İki polis önden kapıyı kırıp içeri daldı. Gözlerimi kapayıp derin bi nefes aldım geri vermeden Allah ne verdiyse tetiğe basmaya başladım. Ard arda hiç durmadan.

Cehennemde cayır cayır yanacaktım. Daha durmazdım ama biri elimi tuttu, bitmişti zaten. Sağ gözümü açtım. Yarı çıplaktı ve göğsü sargılıydı.

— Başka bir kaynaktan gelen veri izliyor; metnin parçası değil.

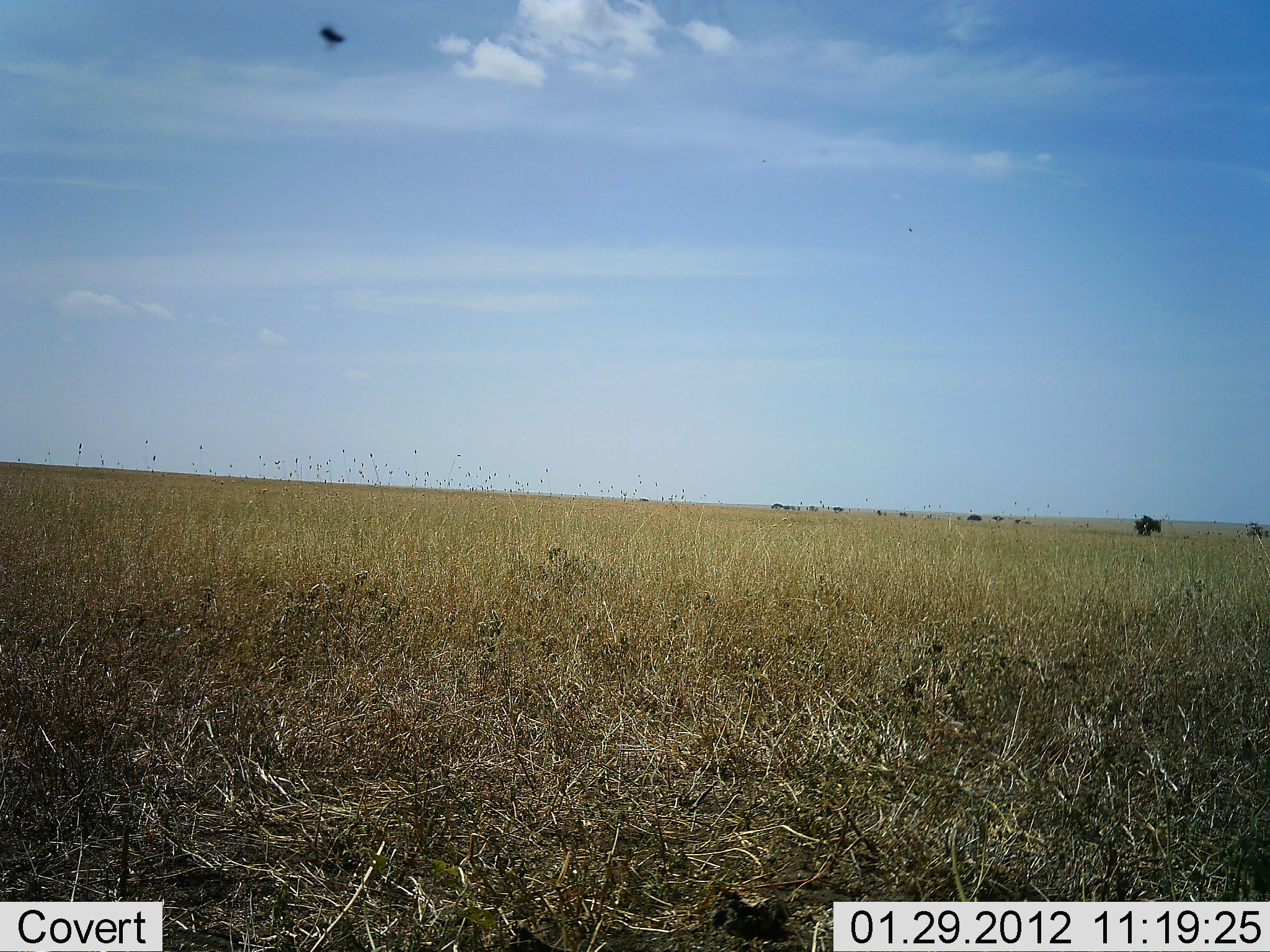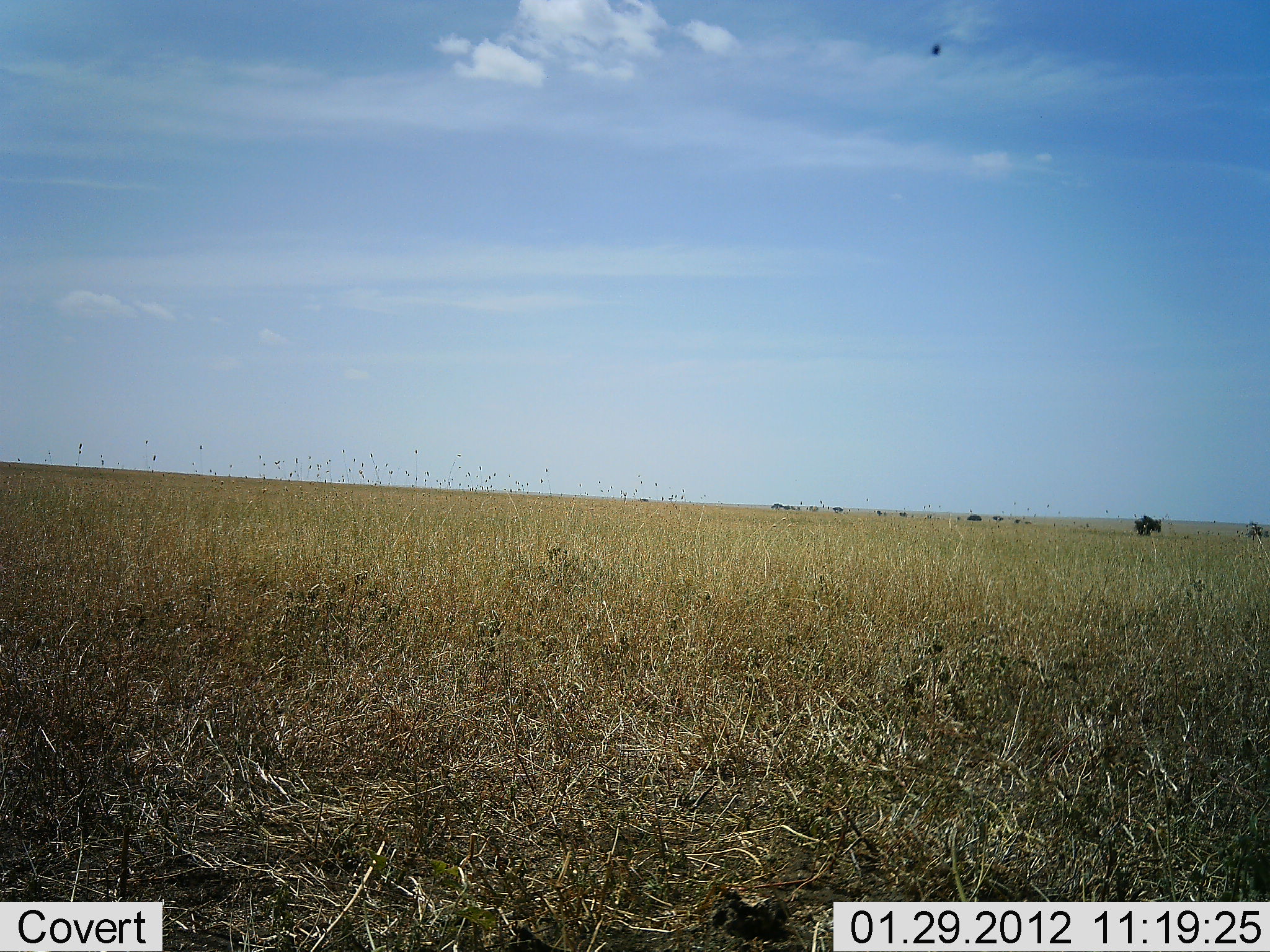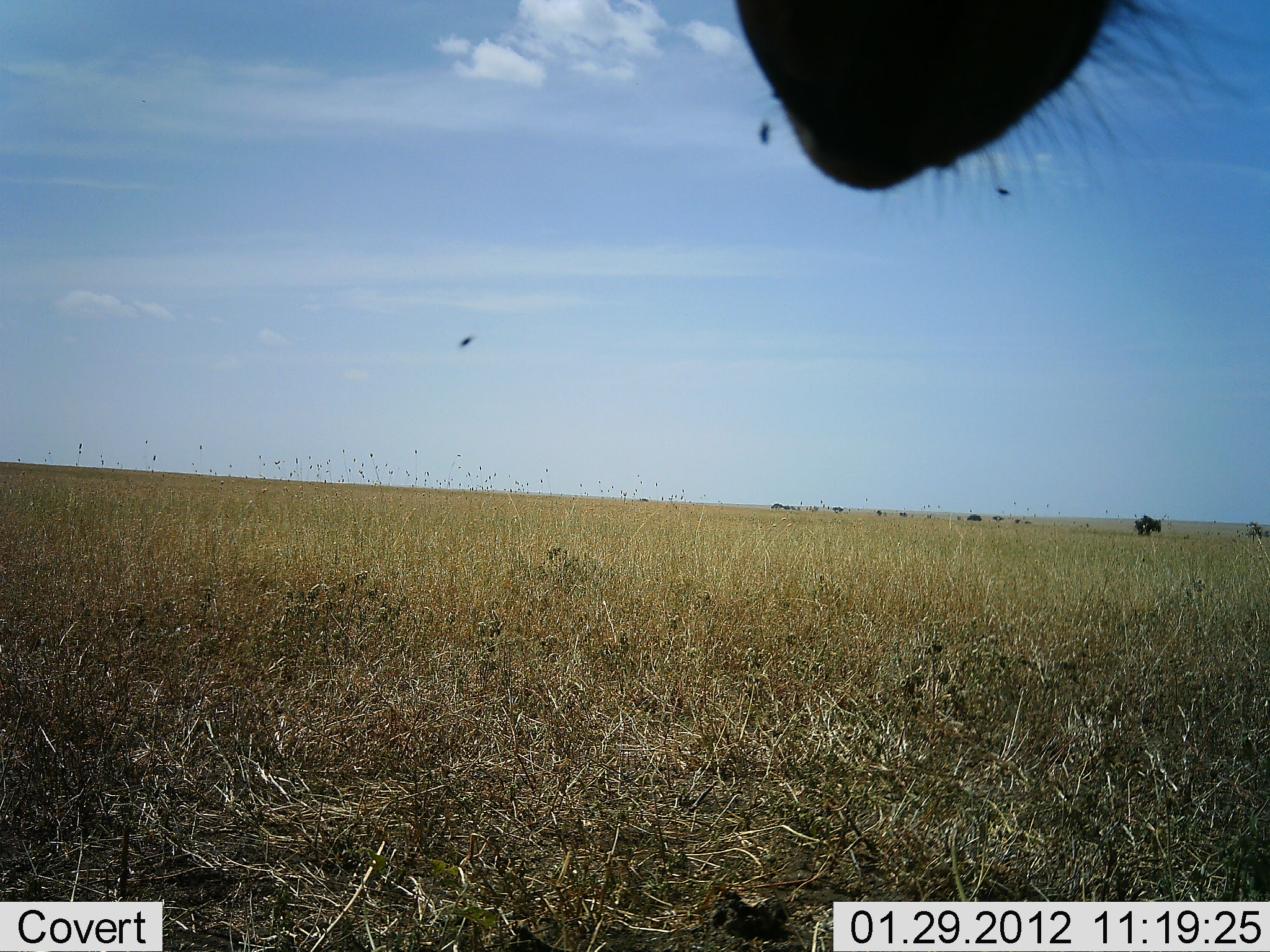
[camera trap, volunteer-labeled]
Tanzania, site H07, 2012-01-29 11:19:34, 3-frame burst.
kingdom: Animalia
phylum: Chordata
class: Mammalia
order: Artiodactyla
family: Bovidae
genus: Alcelaphus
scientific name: Alcelaphus buselaphus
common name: hartebeest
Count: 1.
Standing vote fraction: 89%.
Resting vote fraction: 11%.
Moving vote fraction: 0%.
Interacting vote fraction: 0%.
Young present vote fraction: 0%.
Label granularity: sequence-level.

"Baha." diye fısıldayıp boynuna atladım. Her zamanki gibi karşılık vermedi ve beni itti,

"Sen ne yaptın Buse?"

Ağzım açık bi süre ona baktım. Bana insan değilmişim gibi bakıyordu gözlerim doldu,

"S-seni koruyordum."

Bi süre durup beni süzdü,

"Gitmeliyiz." deyip gözümü kapadı ve diğer elini belime koyup beni ilerletti. Cesetlere bakmamı istemiyor muydu? Benim yaptığım leşlere?

"E-ellerinizi kaldırın hemen!"
Baha ellerini kaldırınca karşımdaki polisi gördüm. Genç bir çocuktu ve akan kanların ardı arkası kesilmiyordu. Gözlerimin yaşardığını hissettim. Bu aynasız için ağlayacak halim yoktu ama. Umrumda değildi. Polis aynı şekilde arkamızdan çıkan Brush'a bağırdı. Bizi vurabilirdi Kendimi sinirle doldurdum,

"Tek ve yaralı. Onu halledebiliriz."

Baha bana kaşlarını çatıp baktı. Bu bakışı daha önce kedisini öldüren adama yapmıştı. Gerizekalı adam kara kedi diye küçücük sevimli şeyi taşlamıştı.

"Ne dediğinin farkında mısın!? Kendine gel! Kolay mı bir adamın hayatına son vermek?!" bağırışıyla geriledim ve kendimi yere atıp bağırarak ağlamaya başladım.